### [Problem description]
Put the entries from the first line through the line containing "132 lbs Quarters" into a Markdown table with a Row column for the row number and a Caption column for the line's text, skipping any blank lines. Omit the pictures.

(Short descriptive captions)
= Beginning of Section =

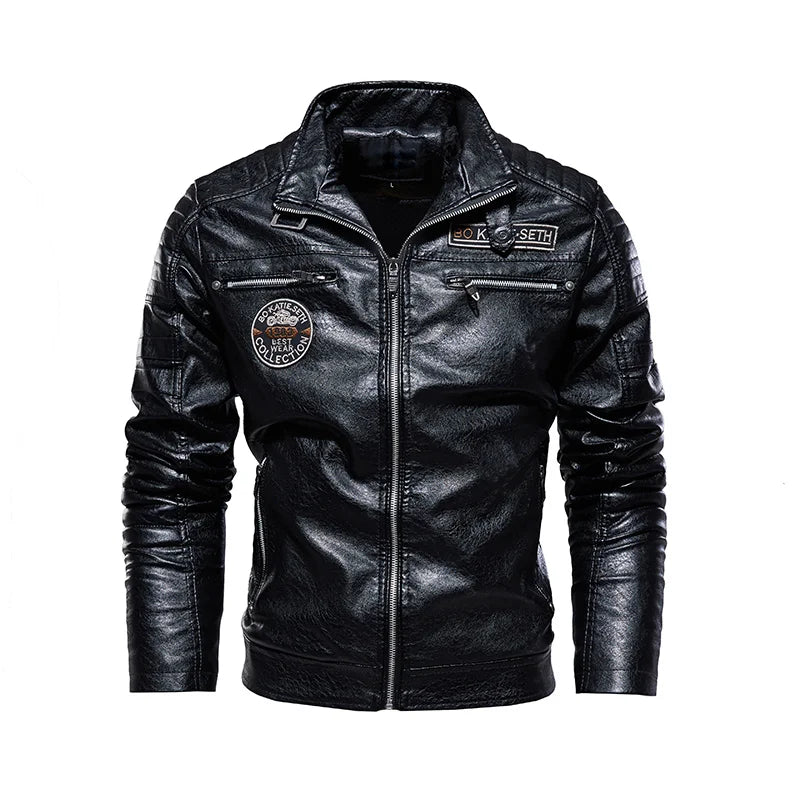 Alexandre™ - Vintage Brown Biker Jacket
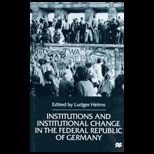 Institutions and Institutional Change
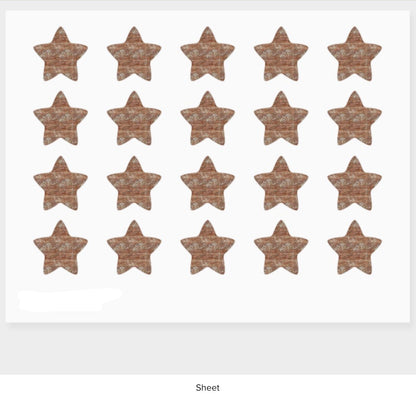 brick-wall-star-sticker-sheet-of-20-stickers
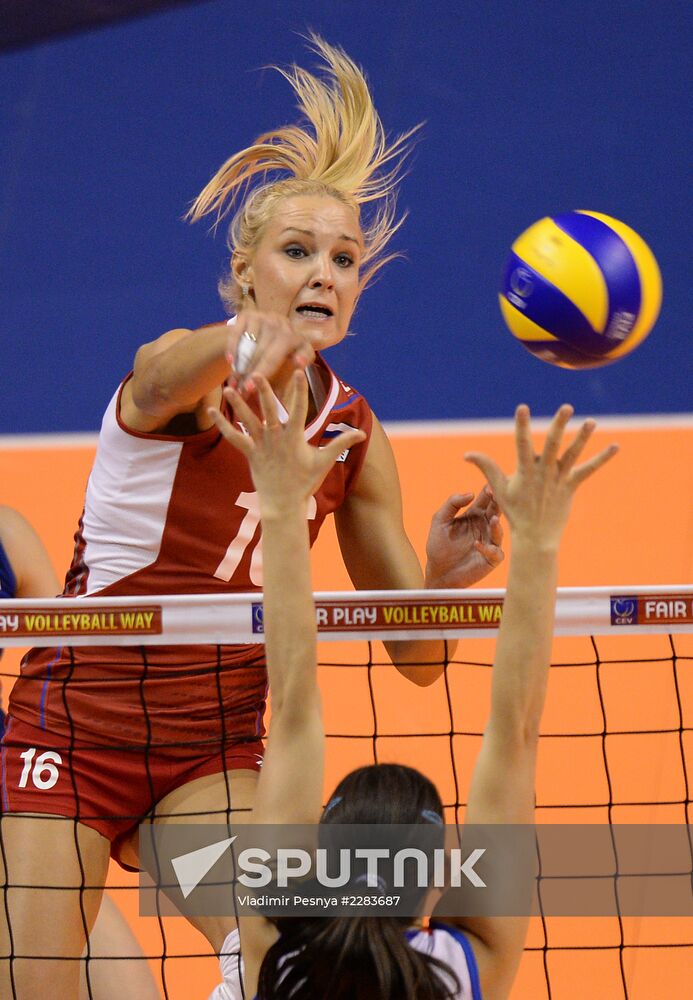 European Volleyball Championship. Women. Russia vs. Serbia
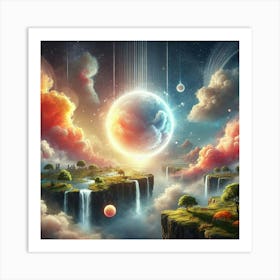 Planet In The Sky Art Print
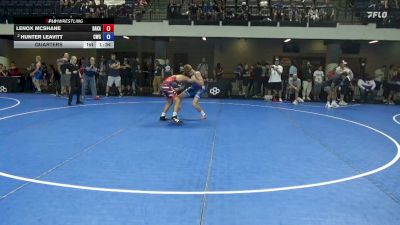 132 lbs Quarters - Lenox McShane, Bad Karma vs Hunter Leavitt, Champions Wrestling Club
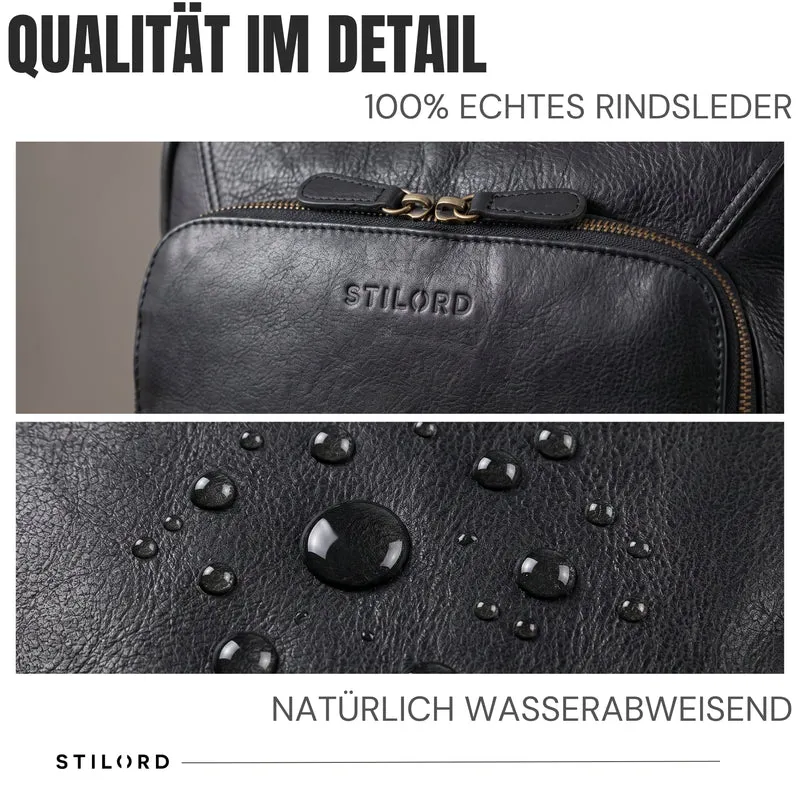 "Martin" Laptop Rucksack Leder 13 bis 14 Zoll für Herren und Damen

= End of Section =

### [Exercise result]
| Row | Caption |
|---|---|
| 1 |  Alexandre™ - Vintage Brown Biker Jacket |
| 2 |  Institutions and Institutional Change |
| 3 |  brick-wall-star-sticker-sheet-of-20-stickers |
| 4 |  European Volleyball Championship. Women. Russia vs. Serbia |
| 5 |  Planet In The Sky Art Print |
| 6 |  132 lbs Quarters - Lenox McShane, Bad Karma vs Hunter Leavitt, Champions Wrestling Club |